Ce type de légumes présente cependant des avantages dont le premier est de pouvoir être semé après les céréales, ce qui évite les pointes de travail. À cela, s’ajoute l’azote laissé dans le sol après récolte.

La faculté des légumineuses à capter l’azote de l’air permet ainsi des économies sur les factures d’engrais. Enfin, intercaler des légumineuses dans la rotation permet de casser le cycle des parasites inféodés aux céréales.

Une fois récoltés, les pois chiches et lentilles sont menacés par les charançons. La parade consiste en des traitements chimiques ou le stockage en big-bag sous vide. Seront-ils disponibles en Algérie ? La question reste posée.

Début 2023, lors d’un entretien sur Echorouk News TV, Miloud Terba, cadre au sein du ministère de l’Agriculture et du Développement rural, a indiqué que les stocks de légumes secs invendus au niveau des CCLS représentaient jusqu’à deux années de production. En cause, notamment les importations anarchiques des opérateurs privés de l’époque.

Ces dernières années, ces importations ont permis aux consommateurs algériens de découvrir de nouveaux produits, dont les lentilles corail.
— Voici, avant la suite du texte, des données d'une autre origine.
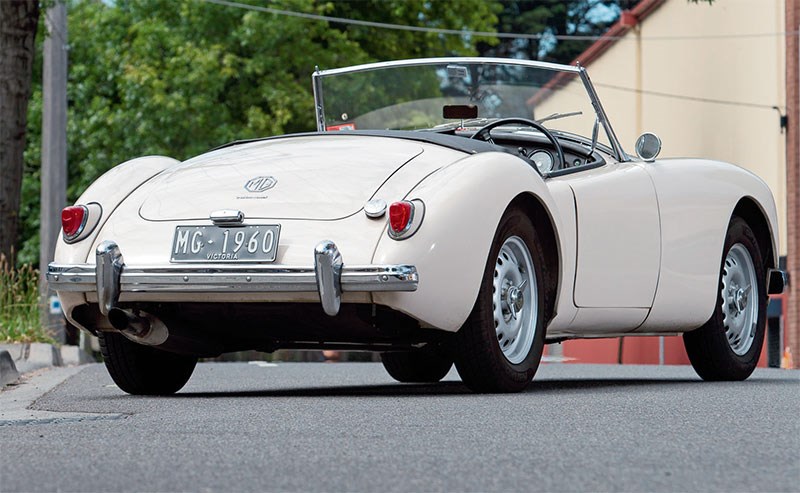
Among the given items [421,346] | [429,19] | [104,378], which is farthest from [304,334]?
[429,19]

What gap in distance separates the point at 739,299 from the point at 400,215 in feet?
9.92

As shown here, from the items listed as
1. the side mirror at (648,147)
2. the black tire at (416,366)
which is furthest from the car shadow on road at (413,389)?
the side mirror at (648,147)

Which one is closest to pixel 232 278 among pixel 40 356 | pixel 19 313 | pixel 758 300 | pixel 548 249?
pixel 548 249

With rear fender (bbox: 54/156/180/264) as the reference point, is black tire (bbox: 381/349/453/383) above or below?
below

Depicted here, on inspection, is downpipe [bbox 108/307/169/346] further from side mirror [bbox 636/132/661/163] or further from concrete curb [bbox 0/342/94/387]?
concrete curb [bbox 0/342/94/387]

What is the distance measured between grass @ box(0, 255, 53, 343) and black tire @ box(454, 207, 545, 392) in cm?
720

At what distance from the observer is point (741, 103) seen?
30266mm

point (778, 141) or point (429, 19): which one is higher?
point (429, 19)

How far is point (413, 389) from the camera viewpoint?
26.5 ft

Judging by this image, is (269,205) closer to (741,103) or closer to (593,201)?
(593,201)

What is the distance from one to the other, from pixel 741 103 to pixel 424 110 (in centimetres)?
2253

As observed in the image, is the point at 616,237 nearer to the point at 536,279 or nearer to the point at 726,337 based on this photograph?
the point at 536,279

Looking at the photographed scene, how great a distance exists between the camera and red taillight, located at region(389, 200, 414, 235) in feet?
20.7

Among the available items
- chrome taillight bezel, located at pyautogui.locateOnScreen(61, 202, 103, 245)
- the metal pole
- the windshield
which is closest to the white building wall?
the metal pole
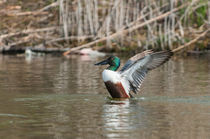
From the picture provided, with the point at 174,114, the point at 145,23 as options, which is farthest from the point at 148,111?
the point at 145,23

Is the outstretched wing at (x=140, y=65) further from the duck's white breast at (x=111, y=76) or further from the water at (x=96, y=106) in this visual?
the water at (x=96, y=106)

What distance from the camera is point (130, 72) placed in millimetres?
10289

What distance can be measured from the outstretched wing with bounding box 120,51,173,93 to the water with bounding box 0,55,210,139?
0.28m

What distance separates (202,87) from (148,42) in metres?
7.92

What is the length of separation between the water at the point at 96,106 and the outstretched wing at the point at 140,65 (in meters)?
0.28

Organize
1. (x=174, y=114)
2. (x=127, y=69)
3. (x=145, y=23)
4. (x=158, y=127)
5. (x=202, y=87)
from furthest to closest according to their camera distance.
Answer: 1. (x=145, y=23)
2. (x=202, y=87)
3. (x=127, y=69)
4. (x=174, y=114)
5. (x=158, y=127)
Ces importations ont mis en concurrence les producteurs algériens avec ceux de l’étranger.

Parfois, des pois chiches locaux n’ont trouvé preneur que chez les producteurs de « garantita ». Ce plat populaire est proposé par les fast-foods et ils utilisent les fameuses graines sous forme de farine. Une désaffection liée à la taille réduite du pois chiche consécutif au manque de pluie en fin de cycle.

La qualité des légumes secs importés a considérablement évolué avec l’apparition de matériel moderne de tri et de transformation des produits. C’est le cas des trieurs-calibreurs qui permettent de commercialiser des pois chiches de taille homogène.

Quant aux trieurs optiques, ils utilisent l’intelligence artificielle qui leur permet d’éliminer les pierres et les graines cassées au sein de lots de lentilles. Cela peut aller jusqu’à « l’élimination de toutes les graines ne correspondant pas au standard recherché, grâce à la comparaison colorimétrique » comme s’en vante un constructeur.

Autre innovation, le décorticage des lentilles. Une technique qui permet de varier le type de préparations culinaires à base de lentilles à l’image du « dahl ». Cette préparation indienne semblable à une purée de pois cassés permet d’accompagner des plats de céréales. Le décorticage permet également la production de farine de lentilles à l’image de ce qui se fait avec le pois chiche pour la préparation de karantita.

Des farines que conseillent les nutritionnistes et qui peuvent être incorporées aux pâtes alimentaires pour leur richesse en acides aminés. Les légumes secs, souvent appelés « la viande du pauvre » présentent une teneur élevée en acides aminés dont les acides aminés essentiels à l’image de la lysine. Leur consommation permet de compenser le déficit en cet acide aminé propre aux céréales.

En retour, les céréales sont riches en méthionine et en cystéine. Ce qui explique l’intérêt de la complémentation entre céréales et légumes secs et la qualité diététique d’un plat tel que le couscous aux pois chiches.

À l’étranger, les laboratoires de recherche se penchent sur le traitement par fermentation des pois chiches, lentilles, pois et fèves. Des traitements qui facilitent leur digestion et réduisent leur goût végétal. À la clé, leur incorporation jusque dans des crèmes desserts pour remplacer le lait de vache.

À travers son plan légumes secs, l’Algérie souhaite être autosuffisante en lentilles et pois chiche, des produits ancrés dans ses traditions alimentaires et porteurs d’utilisations majeures encore insoupçonnées.